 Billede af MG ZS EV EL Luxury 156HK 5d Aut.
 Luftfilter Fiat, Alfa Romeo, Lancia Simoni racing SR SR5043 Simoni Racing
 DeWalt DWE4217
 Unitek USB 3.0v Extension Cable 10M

...

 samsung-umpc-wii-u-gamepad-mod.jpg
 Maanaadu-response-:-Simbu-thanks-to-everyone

...

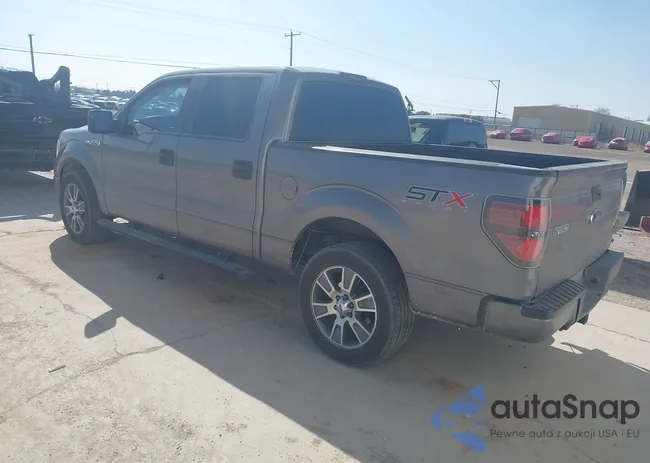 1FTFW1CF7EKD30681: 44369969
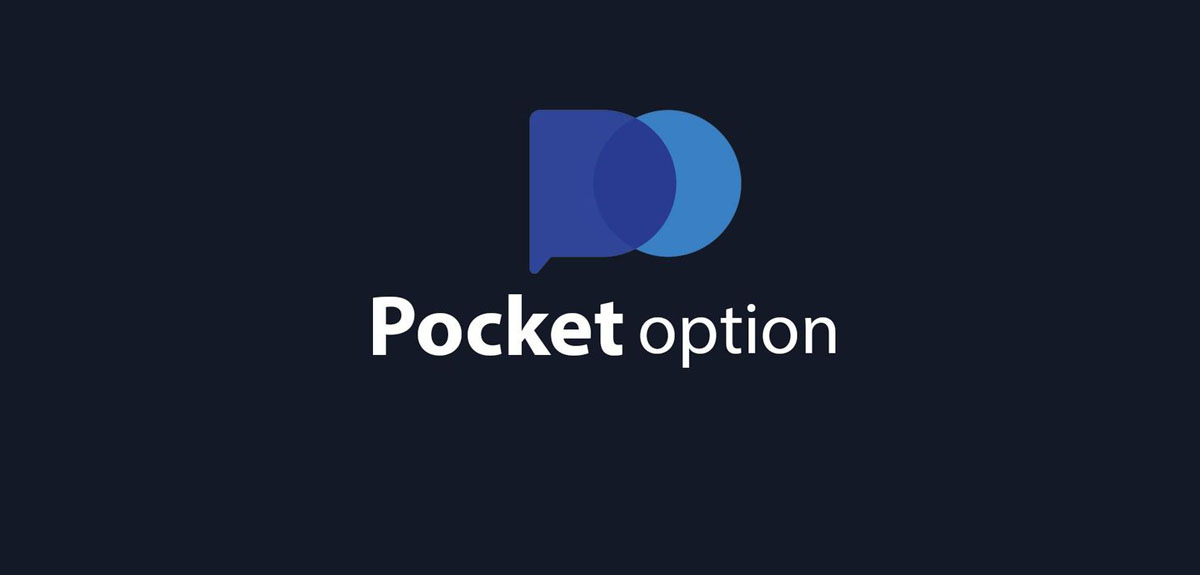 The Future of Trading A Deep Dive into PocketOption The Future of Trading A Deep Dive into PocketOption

__Task to carry out__
Please set out the lines from the one containing "samsung-umpc-wii-u-gamepad-mod.jpg" through the one containing "Maanaadu-response-:-Simbu-thanks-to-everyone", both included, as a JSON list of strings with one string per line and no blank lines.

__Solution to this exercise__
[
  " samsung-umpc-wii-u-gamepad-mod.jpg",
  " Maanaadu-response-:-Simbu-thanks-to-everyone"
]